The story has been forgotten, but this country once before imprisoned foreigners suspected of subversion in special camps, only to wonder what to do with them afterward. Last time, the targets were 4,000 German civilians taken from 15 Latin American countries during World War II. The US government feared they were involved in Nazi conspiracies, so its agents seized them and interned them in the Texas desert – in violation of international and federal law. Like the prisoners at Guantánamo, they were a diverse group. Some were hardcore Nazi organizers with military experience. But many others resembled the more pathetic of the Guantánamo prisoners: turned in by personal rivals, picked up by mistake, or sold by bounty hunters to American officials who lacked local knowledge and language skills.
Camp commanders expecting to guard hardened Nazi saboteurs found they were holding ordinary farmers, old men, and even whole families. Eighty-one of the prisoners were Jewish refugees, some of whom had survived German concentration camps only to be trapped in a Kafkaesque system that the US government built to avoid the nuisance of the legal process.

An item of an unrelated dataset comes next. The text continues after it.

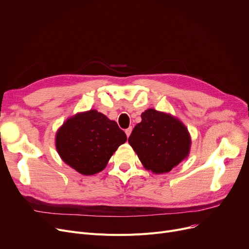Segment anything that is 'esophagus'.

Protests from Latin American countries, like the current international outrage over Guantánamo, had an impact. The US government improved camp conditions and began to consider how to unburden itself of the prisoners. Two decisions taken then could be relevant today.
The first decision was to allow the prisoners evidentiary hearings. As a US official involved in the program remarked of the German suspects, "whether they be innocent or guilty of subversive activities inimical to the safety of this hemisphere, it seems to me that they are entitled to have their cases reviewed somehow, somewhere." Prisoners received legal representation, could see the evidence against them, presented affidavits, and could appeal their cases to the federal courts.

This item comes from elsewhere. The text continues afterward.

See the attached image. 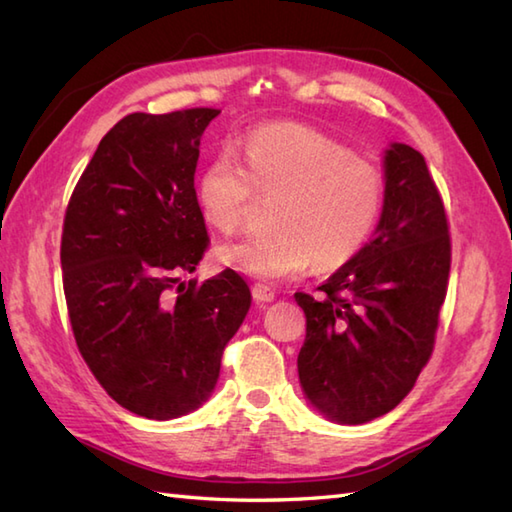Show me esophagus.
Listing matches in <instances>:
<instances>
[{"mask_svg": "<svg viewBox=\"0 0 512 512\" xmlns=\"http://www.w3.org/2000/svg\"><path fill=\"white\" fill-rule=\"evenodd\" d=\"M250 292H253V299L257 303H270L275 299V290L266 286V284H253V288H250Z\"/></svg>", "mask_w": 512, "mask_h": 512, "instance_id": "34e87169", "label": "esophagus"}]
</instances>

The second decision applied to the majority of cases where there was no evidence of subversive activity: These prisoners were allowed to return to Germany, if they so wished, even before the war ended. Some US officials worried that they would soon face these released inmates again on the field of battle. But as Assistant Secretary of State Breckinridge Long remarked, since their numbers were small, "they would not muster a corporal's guard for the army or a great deal of intelligence for the [Nazi] cause."

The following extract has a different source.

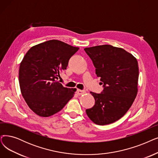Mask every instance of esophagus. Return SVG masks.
<instances>
[{"label": "esophagus", "instance_id": "esophagus-1", "mask_svg": "<svg viewBox=\"0 0 158 158\" xmlns=\"http://www.w3.org/2000/svg\"><path fill=\"white\" fill-rule=\"evenodd\" d=\"M76 93H77V95H83V94H85L86 92L85 90H79V89H77V91H76Z\"/></svg>", "mask_w": 158, "mask_h": 158}]
</instances>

Similarly, retired Gen. Barry McCaffrey recently observed that although some prisoners from Guantánamo may go to Iraq or Afghanistan to fight US forces, they would merely "join the 120,000-plus fighters we now contend with in those places of combat."
Still, to avoid providing footsoldiers to the enemy during World War II, the US government required all German men of military age who sought repatriation to sign an oath promising not to bear arms for the duration of the conflict. Perhaps surprisingly, Nazi Germany respected the oath. Young men who volunteered for military service upon return were rejected and directed to the postal service or railways, instead.
The Guantánamo prisoners may not answer to a national government that can control their actions under international agreements, but such an oath might be useful nonetheless. "Veterans" of Guantánamo who would like to take up peaceful occupations could invoke their oath to deflect pressures to rejoin the struggle against the US. Host governments, whether in the Middle East or Europe, could use evidence that a returnee had violated the oath as grounds for arrest, without waiting for a terrorist act to occur. And if American forces should capture a Gitmo veteran in battle, they could use the violation of the oath as legitimate grounds for long-term internment.
Conditional release for those who do not appear dangerous, trials for those who do: This approach worked during a world war and can be refined now. It would provide a minimum of justice to those wrongly imprisoned and a viable procedure for the rest. Congress will have to decide how any trials are to be structured, but they should include the basic principles of due process.
After discarding legal procedure for expediency's sake in the early part of World War II, the US government found its way back to legality even while dealing with a terrible enemy. What was good enough for suspected Nazis then should be good enough for suspected terrorists today.
• Max Paul Friedman is professor of history at Florida State University in Tallahassee, Fla., and author of "Nazis and Good Neighbors: The United States Campaign against the Germans of Latin America" (Cambridge University Press).